See other thread---Cooper's might go to JAIL. I'll go find the link.
Time Magazine's Cooper Threatened with Jail for Not Revealing Source
good. there is no "reporter's privilege" right in the Constitution, at all. Let them take the 5th if they want to, although I don't see how answering these questions would cause them to incriminate themselves.
when is Novak testifying? I want someone to get on that stand at say "Wilson told me his wife was at CIA at a cocktail party we both were attending".
His statements about proving the forgeries could be just bragging, taking credit for what the IAEA reported in March 2003. Or it could be something more.
"So is this ruling good or bad for Bush?"

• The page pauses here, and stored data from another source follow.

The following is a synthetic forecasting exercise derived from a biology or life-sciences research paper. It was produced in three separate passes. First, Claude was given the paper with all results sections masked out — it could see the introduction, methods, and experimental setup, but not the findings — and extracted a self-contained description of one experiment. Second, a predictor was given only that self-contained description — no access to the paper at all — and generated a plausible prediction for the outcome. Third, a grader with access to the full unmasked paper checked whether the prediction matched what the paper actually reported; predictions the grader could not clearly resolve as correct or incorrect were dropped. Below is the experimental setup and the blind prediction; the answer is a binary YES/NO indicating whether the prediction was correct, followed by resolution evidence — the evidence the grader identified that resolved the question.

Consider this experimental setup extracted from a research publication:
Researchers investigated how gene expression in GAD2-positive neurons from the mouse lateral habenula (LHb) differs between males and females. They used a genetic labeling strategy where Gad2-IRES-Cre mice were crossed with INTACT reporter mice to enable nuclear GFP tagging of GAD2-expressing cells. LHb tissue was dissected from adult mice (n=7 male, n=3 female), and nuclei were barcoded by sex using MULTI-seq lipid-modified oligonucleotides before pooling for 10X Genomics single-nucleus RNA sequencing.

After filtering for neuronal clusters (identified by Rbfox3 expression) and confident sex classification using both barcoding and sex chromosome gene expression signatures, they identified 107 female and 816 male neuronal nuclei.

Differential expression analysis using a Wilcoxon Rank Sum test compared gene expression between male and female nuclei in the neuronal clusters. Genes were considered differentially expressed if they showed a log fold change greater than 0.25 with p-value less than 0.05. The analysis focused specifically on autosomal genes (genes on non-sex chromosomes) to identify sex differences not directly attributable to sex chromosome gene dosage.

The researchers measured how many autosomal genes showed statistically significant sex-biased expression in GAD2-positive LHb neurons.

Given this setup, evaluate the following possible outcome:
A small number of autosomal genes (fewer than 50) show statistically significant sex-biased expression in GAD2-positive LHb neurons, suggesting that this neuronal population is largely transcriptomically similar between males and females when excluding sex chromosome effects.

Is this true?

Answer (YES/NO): YES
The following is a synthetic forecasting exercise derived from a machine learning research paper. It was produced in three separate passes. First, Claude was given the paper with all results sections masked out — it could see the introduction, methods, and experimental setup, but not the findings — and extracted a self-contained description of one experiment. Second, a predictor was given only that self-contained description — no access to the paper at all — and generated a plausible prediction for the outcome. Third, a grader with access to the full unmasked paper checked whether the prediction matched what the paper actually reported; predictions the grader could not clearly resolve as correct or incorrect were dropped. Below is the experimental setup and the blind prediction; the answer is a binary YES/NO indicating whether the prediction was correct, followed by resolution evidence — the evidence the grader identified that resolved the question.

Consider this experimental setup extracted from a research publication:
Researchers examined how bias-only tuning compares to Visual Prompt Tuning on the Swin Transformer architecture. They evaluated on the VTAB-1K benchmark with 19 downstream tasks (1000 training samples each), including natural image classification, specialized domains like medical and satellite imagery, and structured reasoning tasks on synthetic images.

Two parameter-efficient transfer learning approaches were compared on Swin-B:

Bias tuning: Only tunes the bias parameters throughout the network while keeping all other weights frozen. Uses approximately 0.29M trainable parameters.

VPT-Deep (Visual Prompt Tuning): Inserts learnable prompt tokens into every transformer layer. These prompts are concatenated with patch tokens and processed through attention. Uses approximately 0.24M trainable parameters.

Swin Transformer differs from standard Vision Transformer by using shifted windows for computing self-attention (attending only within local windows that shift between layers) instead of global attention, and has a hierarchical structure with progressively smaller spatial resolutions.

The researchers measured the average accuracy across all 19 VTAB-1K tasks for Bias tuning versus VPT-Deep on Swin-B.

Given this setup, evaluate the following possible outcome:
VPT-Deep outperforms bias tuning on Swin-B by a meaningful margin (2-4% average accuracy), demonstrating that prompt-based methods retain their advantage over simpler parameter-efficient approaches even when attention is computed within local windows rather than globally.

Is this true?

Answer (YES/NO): NO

It depends on whose name comes out.
He may have already spoken to the gj.
that is the risk here, but not just that they will tell the truth and someone at the WH will be implicated - what I fear is that they will lie, and get up there and say "person X in Cheney's office told me". then it becomes a "he said, she said" kind of case, how do you prove it?
Well, let's put on our thinking caps, 'k?
Since nobody supporting Bush or anybody in his WH "leaked" Plame's name (I've expounded at length before on that particular aspect before), then it isn't Bush or his people that should be worried.
I bet if the journalists weren't turning in a Republican the Judge whould have ruled differently!
Why don't you walk us through your contention these journalists would be "turning in" a Republican?
I say all evidence points away from that.
Stand tough, Tim!
Free Tim Free Martha Free Tim Free Martha Free Tim Free Marth!
Good points in your post #11.
"Nobody in the Bush administration called me to leak this," Novak said on "Crossfire." "There is no great crime here."